The terms “colon cancer” and “colorectal cancer” tend to be used interchangeably. But there are important differences between colon and rectal cancers.
Less common and potentially more dangerous, rectal cancer calls for special expertise to properly diagnose and treat it.
Karin Hardiman, M.D., Ph.D., surgical director of the Rogel Cancer Center’s Multidisciplinary Colorectal Cancer Clinic, discusses the unique challenges of rectal cancer and the importance of colorectal screening.
The rectum is the last 12 centimeters of the large intestine. “It’s not easy to see where one ends and the other begins,” Hardiman says. “It takes specialized training and lots of experience to tell whether a cancer is in the colon or the rectum.”
Why does it matter? “The rectum doesn’t have the same protective outer layer (called the serosa) as the colon, so it’s easier for a tumor to break through and spread locally,” Hardiman says. “That makes rectal cancer 10 times more likely than colon cancer to come back after treatment where it started.”
Rectal cancer has about a 20 percent risk of local recurrence, versus about 2 percent with colon cancer.
Rectal cancer that grows or spreads in the pelvic area is especially dangerous because of the important organs located nearby. Depending on the size and position of the tumor, rectal cancer can pose a threat to essential bodily functions, from bowel movements to urination to sex.
When rectal cancer is identified before symptoms develop, the treatment priority is lowering the risk of local growth and spread. A rectal cancer is considered “locally advanced” when an ultrasound or MRI confirms it has grown through the bowel wall into the tissue around the rectum, or there is evidence of nearby lymph node involvement.
“At this stage, the strategy is to begin with chemotherapy or targeted radiation to shrink the tumor,” Hardiman says. “An expert surgeon can then remove the radiated part of the rectum and often reconnect the adjacent parts of the bowel. This approach has been shown to be the best for maintaining surrounding organ function.

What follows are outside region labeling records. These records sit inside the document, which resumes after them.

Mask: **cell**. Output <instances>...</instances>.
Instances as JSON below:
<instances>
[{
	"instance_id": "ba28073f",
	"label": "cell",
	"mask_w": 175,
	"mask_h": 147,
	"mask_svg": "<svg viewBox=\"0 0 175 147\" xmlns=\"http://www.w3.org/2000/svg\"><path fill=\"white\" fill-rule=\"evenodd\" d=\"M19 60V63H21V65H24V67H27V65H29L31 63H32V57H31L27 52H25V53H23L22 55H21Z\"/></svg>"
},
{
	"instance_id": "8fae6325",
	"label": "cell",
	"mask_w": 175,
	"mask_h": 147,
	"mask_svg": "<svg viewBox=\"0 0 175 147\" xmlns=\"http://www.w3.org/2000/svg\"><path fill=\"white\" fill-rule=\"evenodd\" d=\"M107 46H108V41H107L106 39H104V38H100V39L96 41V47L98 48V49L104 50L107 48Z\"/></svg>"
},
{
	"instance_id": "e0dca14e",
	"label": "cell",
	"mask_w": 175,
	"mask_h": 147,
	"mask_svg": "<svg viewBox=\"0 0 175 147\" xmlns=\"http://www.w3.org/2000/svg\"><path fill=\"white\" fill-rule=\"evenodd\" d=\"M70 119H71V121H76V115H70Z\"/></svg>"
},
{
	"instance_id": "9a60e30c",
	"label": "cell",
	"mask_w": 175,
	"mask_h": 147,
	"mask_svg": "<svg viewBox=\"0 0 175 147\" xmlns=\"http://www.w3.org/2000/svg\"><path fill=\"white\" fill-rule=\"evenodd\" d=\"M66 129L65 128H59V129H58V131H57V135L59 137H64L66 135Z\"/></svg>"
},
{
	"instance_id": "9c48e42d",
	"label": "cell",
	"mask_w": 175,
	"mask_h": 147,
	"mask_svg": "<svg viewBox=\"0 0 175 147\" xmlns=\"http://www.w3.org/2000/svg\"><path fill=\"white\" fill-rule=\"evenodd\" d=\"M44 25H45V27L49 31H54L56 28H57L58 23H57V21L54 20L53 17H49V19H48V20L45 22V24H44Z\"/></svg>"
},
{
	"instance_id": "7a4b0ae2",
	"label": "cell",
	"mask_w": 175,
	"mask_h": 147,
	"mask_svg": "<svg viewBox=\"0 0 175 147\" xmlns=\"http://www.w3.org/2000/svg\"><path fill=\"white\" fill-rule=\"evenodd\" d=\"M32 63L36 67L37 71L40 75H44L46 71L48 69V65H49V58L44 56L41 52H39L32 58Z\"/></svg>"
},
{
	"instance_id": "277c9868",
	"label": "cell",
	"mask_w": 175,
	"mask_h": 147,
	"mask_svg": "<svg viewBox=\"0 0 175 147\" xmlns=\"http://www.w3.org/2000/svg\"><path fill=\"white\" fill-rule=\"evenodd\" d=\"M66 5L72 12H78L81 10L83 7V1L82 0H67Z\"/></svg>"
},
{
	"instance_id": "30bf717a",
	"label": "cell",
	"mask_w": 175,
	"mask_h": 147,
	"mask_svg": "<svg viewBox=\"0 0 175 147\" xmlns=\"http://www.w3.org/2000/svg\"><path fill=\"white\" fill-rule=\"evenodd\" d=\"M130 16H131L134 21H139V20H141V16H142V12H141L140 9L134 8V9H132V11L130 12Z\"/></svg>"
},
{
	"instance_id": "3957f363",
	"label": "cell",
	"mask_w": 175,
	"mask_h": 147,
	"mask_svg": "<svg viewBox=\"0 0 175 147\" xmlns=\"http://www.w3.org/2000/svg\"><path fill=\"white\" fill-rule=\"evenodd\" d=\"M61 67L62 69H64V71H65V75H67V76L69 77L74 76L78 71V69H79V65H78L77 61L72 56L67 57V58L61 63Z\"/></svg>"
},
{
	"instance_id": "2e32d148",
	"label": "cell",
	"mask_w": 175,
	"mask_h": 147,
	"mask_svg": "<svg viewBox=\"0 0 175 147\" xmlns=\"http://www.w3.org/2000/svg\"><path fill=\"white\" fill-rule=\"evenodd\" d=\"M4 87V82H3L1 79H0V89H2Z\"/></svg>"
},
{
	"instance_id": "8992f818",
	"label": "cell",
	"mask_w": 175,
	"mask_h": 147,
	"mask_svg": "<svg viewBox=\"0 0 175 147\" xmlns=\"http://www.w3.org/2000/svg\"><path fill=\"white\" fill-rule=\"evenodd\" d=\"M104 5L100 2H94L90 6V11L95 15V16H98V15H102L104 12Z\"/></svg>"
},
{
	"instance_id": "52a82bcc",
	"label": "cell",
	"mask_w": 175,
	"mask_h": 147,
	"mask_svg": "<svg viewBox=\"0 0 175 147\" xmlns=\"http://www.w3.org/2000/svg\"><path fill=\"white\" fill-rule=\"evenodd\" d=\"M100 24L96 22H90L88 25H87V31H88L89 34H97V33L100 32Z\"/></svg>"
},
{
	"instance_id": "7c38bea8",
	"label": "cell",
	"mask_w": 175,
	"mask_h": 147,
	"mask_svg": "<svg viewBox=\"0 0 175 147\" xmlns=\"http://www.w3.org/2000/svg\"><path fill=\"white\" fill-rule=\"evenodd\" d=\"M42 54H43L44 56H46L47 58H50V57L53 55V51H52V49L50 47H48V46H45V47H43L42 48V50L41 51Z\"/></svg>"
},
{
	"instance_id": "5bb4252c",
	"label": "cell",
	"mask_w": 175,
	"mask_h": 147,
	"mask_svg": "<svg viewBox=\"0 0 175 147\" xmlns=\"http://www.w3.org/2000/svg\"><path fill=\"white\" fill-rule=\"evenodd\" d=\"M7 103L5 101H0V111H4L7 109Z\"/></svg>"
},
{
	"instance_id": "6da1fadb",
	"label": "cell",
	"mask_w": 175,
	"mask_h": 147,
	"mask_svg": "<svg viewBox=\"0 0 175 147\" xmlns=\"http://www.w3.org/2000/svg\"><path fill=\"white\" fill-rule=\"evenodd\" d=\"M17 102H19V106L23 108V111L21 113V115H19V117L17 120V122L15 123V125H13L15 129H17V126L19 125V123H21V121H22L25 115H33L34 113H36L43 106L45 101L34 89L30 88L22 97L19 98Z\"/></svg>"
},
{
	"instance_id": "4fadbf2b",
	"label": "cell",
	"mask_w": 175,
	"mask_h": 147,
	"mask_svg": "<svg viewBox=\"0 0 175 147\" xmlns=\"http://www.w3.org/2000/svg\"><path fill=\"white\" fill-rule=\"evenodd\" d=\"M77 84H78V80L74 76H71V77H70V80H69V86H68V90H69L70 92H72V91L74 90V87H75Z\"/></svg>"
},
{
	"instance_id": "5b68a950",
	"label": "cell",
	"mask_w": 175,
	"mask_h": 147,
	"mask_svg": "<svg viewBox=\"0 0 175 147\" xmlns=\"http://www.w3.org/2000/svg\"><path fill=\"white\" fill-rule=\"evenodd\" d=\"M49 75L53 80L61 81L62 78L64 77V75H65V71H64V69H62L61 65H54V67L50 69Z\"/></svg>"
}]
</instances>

“Tumors located farther up in the colon pose less risk to nearby organs, so with a different diagnosis, we typically start with surgery. Patients may also need chemotherapy to kill any remaining cancer cells,” says Hardiman. “That’s why it’s important to choose a center with advanced imaging technologies and expertise to guide diagnosis and staging—and surgeons with the specialized training to perform rectal surgery, which is far more delicate and complex than colon surgery.”
Treatment for more advanced rectal cancer, involving large tumors and tumors that have grown into or spread to other organs, may require additional specialists such as gynecologic, urologic, liver, spine and plastic surgeons. A multidisciplinary team in a high-volume center can remove tumors that would have been considered inoperable for a colorectal surgeon alone, while preserving organ function and quality of life.
Regardless of whether cancer is found in the colon or the rectum, the best chance at successful treatment is finding it early, before symptoms develop.
Colonoscopy, the “gold standard” of colorectal screening, is highly effective at early detection of cancer anywhere in the large bowel. Colonoscopy can find suspicious polyps and guide their removal, preventing 90 percent of colorectal cancers.
“It’s so important to get the word out about screening,” Hardiman says.
Hardiman emphasizes that the best outcomes result from acting early and working with an experienced team.